You implement best practices from other companies. But you never ask whether those practices solve problems you actually have.

Local optimization feels productive. You're making measurable improvements. Teams are busy. Metrics move. But you might be perfecting something that shouldn't exist.

The most impactful changes often come from stepping back and questioning the entire framing. Not "how do we do this better" but "should we be doing this at all?"

Why We Default to Optimization?

Emotional cost.

Questioning whether something should exist is uncomfortable. It feels like an attack on the people who built it, the people who run it, the people whose jobs depend on it.

It's much safer to optimize. Optimization is additive. You're making things better, not threatening anyone. You get credit for improvements without the risk of being wrong about something fundamental.

Asking "should this exist?" puts you in a vulnerable position. If you're wrong, you look foolish. If you're right, you might make enemies. So most people don't ask. They optimize instead.

What First Principles Looks Like

First principles thinking isn’t abstract or philosophical. It’s practical and starts one layer deeper than most teams are willing to go.

So how do you actually do it? First principles thinking means starting from the actual problem, not the current solution.
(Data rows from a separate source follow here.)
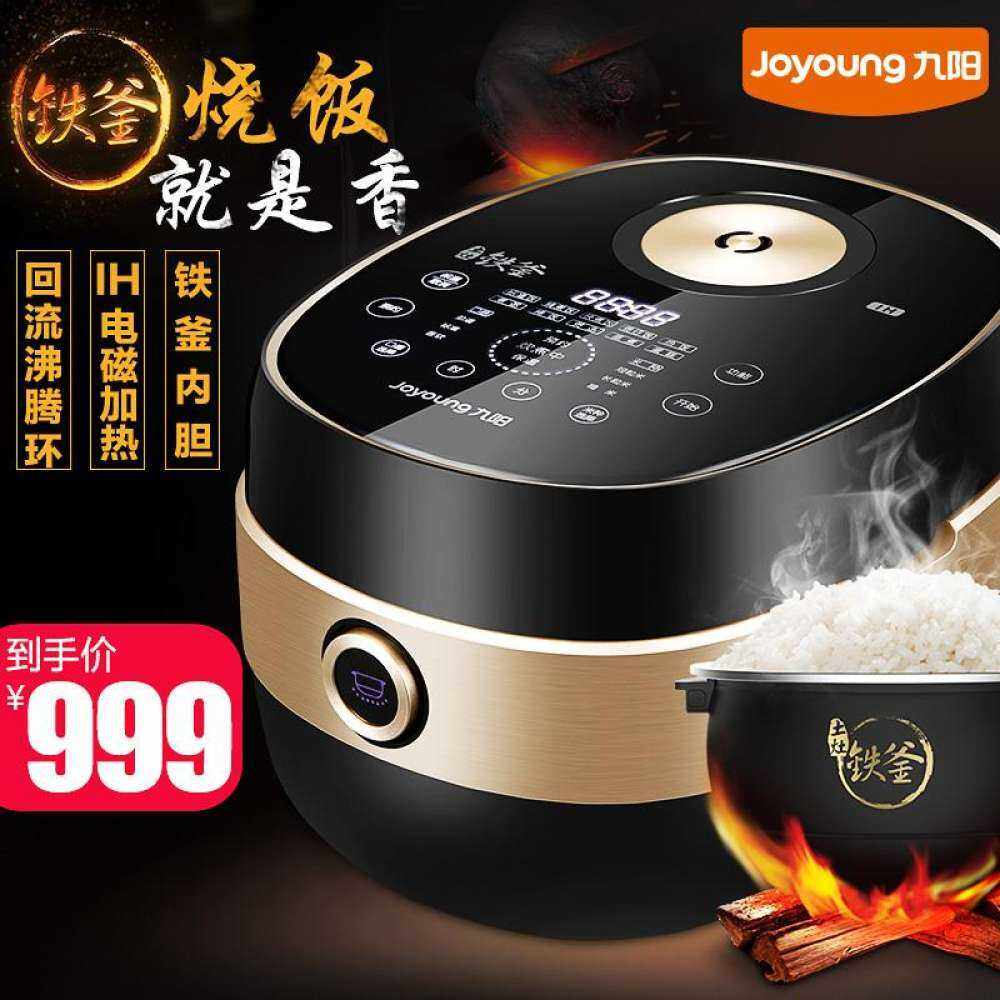 Joyoung F-40T5 High Quality Intelligent IH Iron Pot Rice Cooker Smart Multi-cooke Smart Rice Cooker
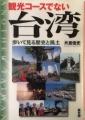 IMG_20180809_221414観光コースでない台湾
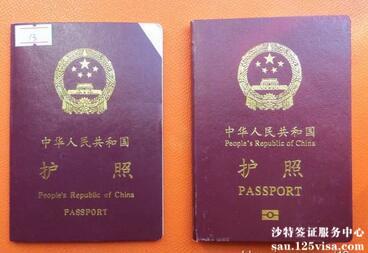 用旧护照上完整的签证页可否顺利出境?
Instead of "how do we speed up code reviews," ask "what are we actually trying to achieve?" Maybe it's catching bugs. Maybe it's knowledge sharing. Maybe it's maintaining code quality standards. Each of those might have a completely different solution.

Instead of "how do we triage bugs faster," ask "why are there so many bugs in the first place?" Maybe it's rushed releases. Maybe it's unclear requirements. Maybe it's insufficient testing. Each points to a different fix.

Instead of "how do we make meetings more efficient," ask "what problem is this meeting solving?" Maybe it's coordination. Maybe it's decision-making. Maybe it's relationship-building. Only one of those actually requires synchronous time in a room.

Litmus Test

Try this thought experiment. If a process disappeared tomorrow:

  • What would actually break?
  • How quickly would we notice?
  • Who would complain first, and why?

The answers reveal a lot. If nothing breaks, the process is probably waste. If it takes weeks to notice, it's not as critical as people think. If the only people who complain are the ones running the process, that tells you something too.

Some Processes Will Survive

Now, here's a counterpoint worth considering: if you're going to innovate, you have to understand the value of what you're replacing.

This isn't about eliminating everything. Some processes exist for good reasons that remain valid. And to know which ones, you need to understand them deeply first. Why they exist, what they actually accomplish, what would break without them.

Human judgment still matters for decisions that involve values, priorities, and tradeoffs. Relationship-building still requires actual human connection.

The point isn't that everything should be eliminated or automated. The point is that everything should be questioned. Some things will survive the questioning and be stronger for it. Others will reveal themselves as artifacts of constraints that no longer apply.

The Uncomfortable Question

Next time you're about to "improve" something, whether with AI, more meetings, new processes, or additional resources, pause and ask:

If I were starting from scratch today, with all the tools and knowledge available now, would I design this at all? Would I design it this way?

If the answer is no, maybe the move isn't to optimize. Maybe it's to rethink the whole thing.

The best opportunities often aren't in making existing things faster. They're in realizing that some existing things don't need to exist anymore.

Optimization compounds efficiency. First principles compound leverage.